A pod of four transient killer whales was spotted in False Creek in Vancouver on Wednesday afternoon.
According to Andrea England, she and her husband were in a sailboat at anchor at around 2:45 p.m. when they saw the group heading out of False Creek toward Granville Island. It’s not known if they had entered as far as Science World.
There are two types of killer whales in B.C. waterways: the transient and the southern resident. The 74-strong population of southern resident killer whales live in the Salish Sea, are endangered and feed solely on Chinook salmon. There are about 500 transients and they roam from the Puget Sound to Alaska. They eat seals and are considered threatened, but not endangered.
Southern residents tend to have a narrower jaw than the transients, and their dorsal fins are floppy and rounded, while the transients are erect.
Jessica Torode, manager of the B.C. Cetacean Sightings Network, said she recognized one of the group, a male they call T-124C.
“They were likely going into False Creek to forage, looking for seals,” she said. “It’s pupping season and there’s lots of seals in the area but it doesn’t look like it was a successful hunt.”

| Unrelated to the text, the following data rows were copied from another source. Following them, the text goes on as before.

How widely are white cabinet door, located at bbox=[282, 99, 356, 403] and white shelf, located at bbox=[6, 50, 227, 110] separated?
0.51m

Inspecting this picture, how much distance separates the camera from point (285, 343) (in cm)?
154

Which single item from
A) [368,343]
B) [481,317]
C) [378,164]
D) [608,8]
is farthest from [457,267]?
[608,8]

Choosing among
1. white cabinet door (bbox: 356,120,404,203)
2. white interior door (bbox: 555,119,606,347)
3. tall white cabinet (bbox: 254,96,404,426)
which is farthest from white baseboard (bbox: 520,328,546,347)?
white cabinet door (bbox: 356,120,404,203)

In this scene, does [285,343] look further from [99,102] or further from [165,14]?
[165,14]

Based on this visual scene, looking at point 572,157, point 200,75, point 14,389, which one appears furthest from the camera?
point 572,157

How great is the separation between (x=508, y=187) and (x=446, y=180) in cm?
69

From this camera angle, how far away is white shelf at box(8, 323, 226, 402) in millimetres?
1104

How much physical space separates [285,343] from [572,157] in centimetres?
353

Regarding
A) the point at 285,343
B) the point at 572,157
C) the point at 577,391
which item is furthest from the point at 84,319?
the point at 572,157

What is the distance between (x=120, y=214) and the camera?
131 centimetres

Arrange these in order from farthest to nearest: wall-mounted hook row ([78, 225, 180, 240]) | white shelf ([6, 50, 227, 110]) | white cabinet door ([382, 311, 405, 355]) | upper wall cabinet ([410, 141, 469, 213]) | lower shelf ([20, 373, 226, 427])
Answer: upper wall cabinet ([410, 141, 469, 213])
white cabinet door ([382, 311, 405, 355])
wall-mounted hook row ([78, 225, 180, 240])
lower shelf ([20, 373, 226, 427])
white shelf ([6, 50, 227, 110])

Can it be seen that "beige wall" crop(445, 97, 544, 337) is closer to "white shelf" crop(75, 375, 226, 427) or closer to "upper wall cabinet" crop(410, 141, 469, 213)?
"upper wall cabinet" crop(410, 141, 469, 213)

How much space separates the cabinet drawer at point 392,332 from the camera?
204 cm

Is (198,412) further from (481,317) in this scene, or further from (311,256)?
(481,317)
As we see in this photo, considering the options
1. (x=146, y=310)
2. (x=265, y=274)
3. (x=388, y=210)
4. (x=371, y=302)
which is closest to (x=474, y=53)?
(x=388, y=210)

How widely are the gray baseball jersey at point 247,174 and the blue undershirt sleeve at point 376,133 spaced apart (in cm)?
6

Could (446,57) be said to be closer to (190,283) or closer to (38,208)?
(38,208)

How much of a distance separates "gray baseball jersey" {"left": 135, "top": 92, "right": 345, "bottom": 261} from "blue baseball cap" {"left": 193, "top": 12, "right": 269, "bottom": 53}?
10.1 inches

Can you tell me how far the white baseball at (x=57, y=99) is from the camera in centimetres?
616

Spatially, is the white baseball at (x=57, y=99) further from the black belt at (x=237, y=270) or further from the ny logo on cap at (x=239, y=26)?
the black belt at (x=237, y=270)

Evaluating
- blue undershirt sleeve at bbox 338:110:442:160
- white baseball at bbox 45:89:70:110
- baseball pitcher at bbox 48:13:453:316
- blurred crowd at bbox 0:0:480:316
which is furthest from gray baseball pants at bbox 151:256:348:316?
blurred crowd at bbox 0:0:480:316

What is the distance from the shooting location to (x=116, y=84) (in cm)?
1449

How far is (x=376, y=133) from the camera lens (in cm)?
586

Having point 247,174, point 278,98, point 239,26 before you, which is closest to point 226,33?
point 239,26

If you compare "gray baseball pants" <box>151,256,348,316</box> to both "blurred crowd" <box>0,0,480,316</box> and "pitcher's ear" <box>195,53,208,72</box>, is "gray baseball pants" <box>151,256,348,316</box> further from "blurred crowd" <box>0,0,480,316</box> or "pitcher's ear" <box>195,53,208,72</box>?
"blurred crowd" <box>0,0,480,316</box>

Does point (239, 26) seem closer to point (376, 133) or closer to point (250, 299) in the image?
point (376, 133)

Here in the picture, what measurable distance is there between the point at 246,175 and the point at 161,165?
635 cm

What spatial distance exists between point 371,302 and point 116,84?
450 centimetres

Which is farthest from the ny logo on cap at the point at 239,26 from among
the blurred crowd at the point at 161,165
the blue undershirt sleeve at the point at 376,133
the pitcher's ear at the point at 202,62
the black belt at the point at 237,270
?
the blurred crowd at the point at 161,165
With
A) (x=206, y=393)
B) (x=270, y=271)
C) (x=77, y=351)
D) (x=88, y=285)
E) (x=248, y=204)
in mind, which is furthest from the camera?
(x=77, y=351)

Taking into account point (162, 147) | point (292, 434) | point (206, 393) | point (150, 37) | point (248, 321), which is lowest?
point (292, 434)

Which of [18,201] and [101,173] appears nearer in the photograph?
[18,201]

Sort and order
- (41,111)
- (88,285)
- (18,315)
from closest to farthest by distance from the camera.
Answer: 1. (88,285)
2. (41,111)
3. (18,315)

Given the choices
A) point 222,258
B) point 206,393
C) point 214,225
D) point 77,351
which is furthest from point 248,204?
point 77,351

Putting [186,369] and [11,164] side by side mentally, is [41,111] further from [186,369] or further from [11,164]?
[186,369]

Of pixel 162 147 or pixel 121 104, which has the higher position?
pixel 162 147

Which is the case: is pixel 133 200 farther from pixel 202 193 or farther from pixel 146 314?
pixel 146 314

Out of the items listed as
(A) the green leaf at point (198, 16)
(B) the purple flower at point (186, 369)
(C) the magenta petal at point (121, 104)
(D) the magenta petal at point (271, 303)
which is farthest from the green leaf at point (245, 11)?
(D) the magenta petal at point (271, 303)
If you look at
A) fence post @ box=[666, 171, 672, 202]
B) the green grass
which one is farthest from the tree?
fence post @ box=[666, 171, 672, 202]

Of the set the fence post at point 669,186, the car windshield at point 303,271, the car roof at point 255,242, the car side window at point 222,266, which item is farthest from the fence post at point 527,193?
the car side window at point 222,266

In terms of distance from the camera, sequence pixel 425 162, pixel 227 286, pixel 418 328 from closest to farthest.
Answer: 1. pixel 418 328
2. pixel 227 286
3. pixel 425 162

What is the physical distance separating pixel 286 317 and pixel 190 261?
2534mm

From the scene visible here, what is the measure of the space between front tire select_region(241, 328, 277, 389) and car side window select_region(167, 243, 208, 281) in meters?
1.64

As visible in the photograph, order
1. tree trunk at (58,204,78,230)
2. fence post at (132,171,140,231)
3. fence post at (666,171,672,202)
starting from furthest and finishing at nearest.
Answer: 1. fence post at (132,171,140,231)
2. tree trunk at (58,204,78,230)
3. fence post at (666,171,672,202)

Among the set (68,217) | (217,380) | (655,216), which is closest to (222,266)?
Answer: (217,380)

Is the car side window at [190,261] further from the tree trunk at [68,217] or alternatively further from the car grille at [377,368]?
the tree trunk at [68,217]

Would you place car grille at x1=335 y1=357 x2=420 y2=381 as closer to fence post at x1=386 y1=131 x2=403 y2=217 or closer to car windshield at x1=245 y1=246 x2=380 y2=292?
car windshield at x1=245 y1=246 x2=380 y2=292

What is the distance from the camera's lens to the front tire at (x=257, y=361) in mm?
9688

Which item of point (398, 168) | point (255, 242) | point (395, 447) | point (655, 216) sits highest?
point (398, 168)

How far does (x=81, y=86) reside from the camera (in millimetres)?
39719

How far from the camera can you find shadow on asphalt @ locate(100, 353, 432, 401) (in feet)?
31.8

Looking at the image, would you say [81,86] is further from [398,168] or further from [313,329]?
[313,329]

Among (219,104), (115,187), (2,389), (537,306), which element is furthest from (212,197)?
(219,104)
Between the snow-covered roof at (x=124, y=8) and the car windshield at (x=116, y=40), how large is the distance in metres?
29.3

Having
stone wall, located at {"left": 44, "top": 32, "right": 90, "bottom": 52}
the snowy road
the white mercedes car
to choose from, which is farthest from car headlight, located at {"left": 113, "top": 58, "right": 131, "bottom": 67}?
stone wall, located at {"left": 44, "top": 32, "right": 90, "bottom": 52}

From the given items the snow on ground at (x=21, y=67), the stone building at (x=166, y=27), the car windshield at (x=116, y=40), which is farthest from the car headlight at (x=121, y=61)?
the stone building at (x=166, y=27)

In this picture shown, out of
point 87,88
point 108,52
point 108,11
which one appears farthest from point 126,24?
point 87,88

“T-124C is a transient male we often see on his own, or partnered with another lone transient male. I am speculating that he was with members of his family group today. His mom and siblings. He has come into Burrard Inlet before and likes this area quite a bit.”
Torode said she saw the group swimming towards the waters off Point Grey at about 4 p.m.
She said a killer whale had never attacked and killed a human in the wild.